I think you assume most people want to compete with Unreal on visuals. That's of course borderline impossible. But getting a basic renderer and game loop going isn't really that hard, and likely won't be the majority of your game's code. Just doing drawObject() in a for loop is good enough, you don't have to think hard about optimizng if your game is simple enough, or all the concerns about resource streaming, binding optimizations or parallelism can come later if necessary.

> Building a game engine takes about two years to get to the My First Renderer point.

I wonder what starting point and success criteria do you assume for that 2 year timeline. About a year ago I wrote a deferred renderer with dynamic lights, and shadow mapping, and few post effects in about a month of free time (Less than a week of full time work).

> This is why most indy games now are 2D. That's do-able. Often in HTML/JavaScript.

I don't think that should count against them. Most serious works is done on 2D interfaces. And both WebGL and plain old 2d canvas are very capable nowadays. And quite a few hit indies are 2D.

> If you want a job, be aware that the game industry sucks

Sure but basically everything uses the GPU nowadays. Writing and debugging ML workloads, data visualizations, HUDs and just user interfaces in general requires some understanding more often than not.


Replies

RicardoLuis0today at 3:39 PM

> I wonder what starting point and success criteria do you assume for that 2 year timeline. About a year ago I wrote a deferred renderer with dynamic lights, and shadow mapping, and few post effects in about a month of free time (Less than a week of full time work).

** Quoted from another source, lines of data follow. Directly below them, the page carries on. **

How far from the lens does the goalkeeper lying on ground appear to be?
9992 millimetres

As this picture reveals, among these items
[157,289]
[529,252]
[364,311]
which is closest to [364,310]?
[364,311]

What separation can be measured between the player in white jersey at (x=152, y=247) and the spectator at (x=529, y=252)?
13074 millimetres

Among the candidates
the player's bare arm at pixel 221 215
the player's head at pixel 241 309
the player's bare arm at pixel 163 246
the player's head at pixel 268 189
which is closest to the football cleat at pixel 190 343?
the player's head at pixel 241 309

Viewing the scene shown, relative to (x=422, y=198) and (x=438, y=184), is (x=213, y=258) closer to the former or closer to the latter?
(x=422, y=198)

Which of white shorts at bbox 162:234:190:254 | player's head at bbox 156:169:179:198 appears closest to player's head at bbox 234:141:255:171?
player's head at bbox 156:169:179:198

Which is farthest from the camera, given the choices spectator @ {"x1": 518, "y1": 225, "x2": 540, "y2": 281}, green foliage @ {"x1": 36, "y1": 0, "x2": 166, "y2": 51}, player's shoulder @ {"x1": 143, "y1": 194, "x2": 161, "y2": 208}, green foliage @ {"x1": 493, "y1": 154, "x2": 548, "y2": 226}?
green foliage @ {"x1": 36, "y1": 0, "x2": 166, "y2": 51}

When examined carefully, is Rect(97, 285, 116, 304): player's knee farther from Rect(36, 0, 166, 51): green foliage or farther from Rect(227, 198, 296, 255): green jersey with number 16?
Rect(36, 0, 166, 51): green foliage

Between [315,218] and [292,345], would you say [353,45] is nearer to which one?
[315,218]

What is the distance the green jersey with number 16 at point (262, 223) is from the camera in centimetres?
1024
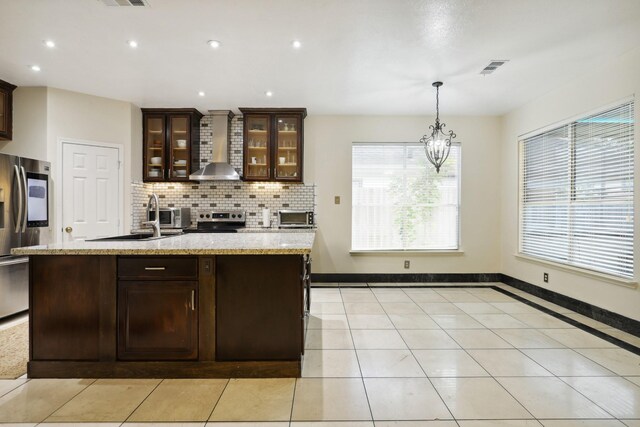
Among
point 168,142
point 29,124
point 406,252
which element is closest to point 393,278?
point 406,252

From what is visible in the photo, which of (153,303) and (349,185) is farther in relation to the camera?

i'd assume it means fully understanding what you're building, if you already know 3d graphics or are just copying example code around, sure you can build something quick, but to fully understand the concepts from a background without previous graphics knowledge takes time and dedication

kkukshteltoday at 3:47 PM

I work professionally on game engines and also have my own custom engine. Watching the space for 15+ years, I would say that nearly _every_ custom game engine exists as a demonstration of graphics capability, not anything to do with improving the actual experience of game development. This is in part to do with the fact that working on 3D at all is a slippery slope towards continuing to work on graphics stuff.